- Short exercise -
Reproduce every one of the items below word for word, keeping them in their original order.

## begin

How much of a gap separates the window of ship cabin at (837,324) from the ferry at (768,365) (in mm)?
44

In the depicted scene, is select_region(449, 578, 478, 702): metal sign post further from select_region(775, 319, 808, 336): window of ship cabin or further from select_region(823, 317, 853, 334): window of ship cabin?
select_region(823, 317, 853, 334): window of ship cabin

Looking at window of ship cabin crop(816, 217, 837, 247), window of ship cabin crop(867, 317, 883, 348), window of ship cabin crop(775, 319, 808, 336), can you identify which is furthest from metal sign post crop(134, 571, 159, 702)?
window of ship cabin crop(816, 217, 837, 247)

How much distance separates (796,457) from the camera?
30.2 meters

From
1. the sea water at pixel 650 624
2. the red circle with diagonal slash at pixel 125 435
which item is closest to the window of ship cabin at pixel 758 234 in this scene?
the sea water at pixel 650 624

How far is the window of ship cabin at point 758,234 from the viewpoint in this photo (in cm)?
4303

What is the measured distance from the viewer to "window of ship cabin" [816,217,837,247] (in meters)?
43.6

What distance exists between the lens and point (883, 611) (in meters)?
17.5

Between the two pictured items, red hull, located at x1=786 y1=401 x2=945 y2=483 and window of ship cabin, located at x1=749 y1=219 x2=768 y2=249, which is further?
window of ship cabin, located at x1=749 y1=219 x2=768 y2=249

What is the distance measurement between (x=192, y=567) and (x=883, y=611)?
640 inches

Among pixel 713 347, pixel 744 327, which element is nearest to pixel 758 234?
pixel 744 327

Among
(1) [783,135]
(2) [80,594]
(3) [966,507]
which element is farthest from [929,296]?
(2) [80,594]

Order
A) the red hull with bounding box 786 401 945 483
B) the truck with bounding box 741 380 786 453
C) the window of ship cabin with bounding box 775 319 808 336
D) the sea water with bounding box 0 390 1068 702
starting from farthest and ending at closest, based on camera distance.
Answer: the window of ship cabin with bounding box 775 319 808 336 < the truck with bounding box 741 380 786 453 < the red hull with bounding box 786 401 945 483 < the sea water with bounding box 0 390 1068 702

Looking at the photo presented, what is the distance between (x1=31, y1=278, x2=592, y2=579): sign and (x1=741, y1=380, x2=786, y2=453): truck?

## end

- Written reply -
How much of a gap separates the window of ship cabin at (837,324) from the ferry at (768,365) (in mm)?
44

In the depicted scene, is select_region(449, 578, 478, 702): metal sign post further from select_region(775, 319, 808, 336): window of ship cabin or further from select_region(823, 317, 853, 334): window of ship cabin?
select_region(823, 317, 853, 334): window of ship cabin

Looking at window of ship cabin crop(816, 217, 837, 247), window of ship cabin crop(867, 317, 883, 348), window of ship cabin crop(775, 319, 808, 336), can you identify which is furthest from metal sign post crop(134, 571, 159, 702)?
window of ship cabin crop(816, 217, 837, 247)

How much distance separates (796,457) from the camera?
30.2 meters

From
1. the sea water at pixel 650 624
2. the red circle with diagonal slash at pixel 125 435
which item is closest to the window of ship cabin at pixel 758 234 in this scene?
the sea water at pixel 650 624

How far is the window of ship cabin at point 758,234 from the viewpoint in this photo (in cm)?
4303

What is the measured distance from the viewer to "window of ship cabin" [816,217,837,247] (in meters)?
43.6

What distance exists between the lens and point (883, 611) (in meters)?
17.5

Between the two pictured items, red hull, located at x1=786 y1=401 x2=945 y2=483 and window of ship cabin, located at x1=749 y1=219 x2=768 y2=249, which is further?
window of ship cabin, located at x1=749 y1=219 x2=768 y2=249

What is the distance measurement between (x=192, y=567) and (x=883, y=611)?
640 inches

Among pixel 713 347, pixel 744 327, which element is nearest to pixel 758 234?
pixel 744 327

Among
(1) [783,135]
(2) [80,594]
(3) [966,507]
which element is farthest from [929,296]?
(2) [80,594]

Order
A) the red hull with bounding box 786 401 945 483
B) the truck with bounding box 741 380 786 453
C) the window of ship cabin with bounding box 775 319 808 336
D) the sea water with bounding box 0 390 1068 702
starting from farthest and ending at closest, based on camera distance.
Answer: the window of ship cabin with bounding box 775 319 808 336 < the truck with bounding box 741 380 786 453 < the red hull with bounding box 786 401 945 483 < the sea water with bounding box 0 390 1068 702

Looking at the photo presented, what is the distance between (x1=31, y1=278, x2=592, y2=579): sign and (x1=741, y1=380, x2=786, y2=453): truck?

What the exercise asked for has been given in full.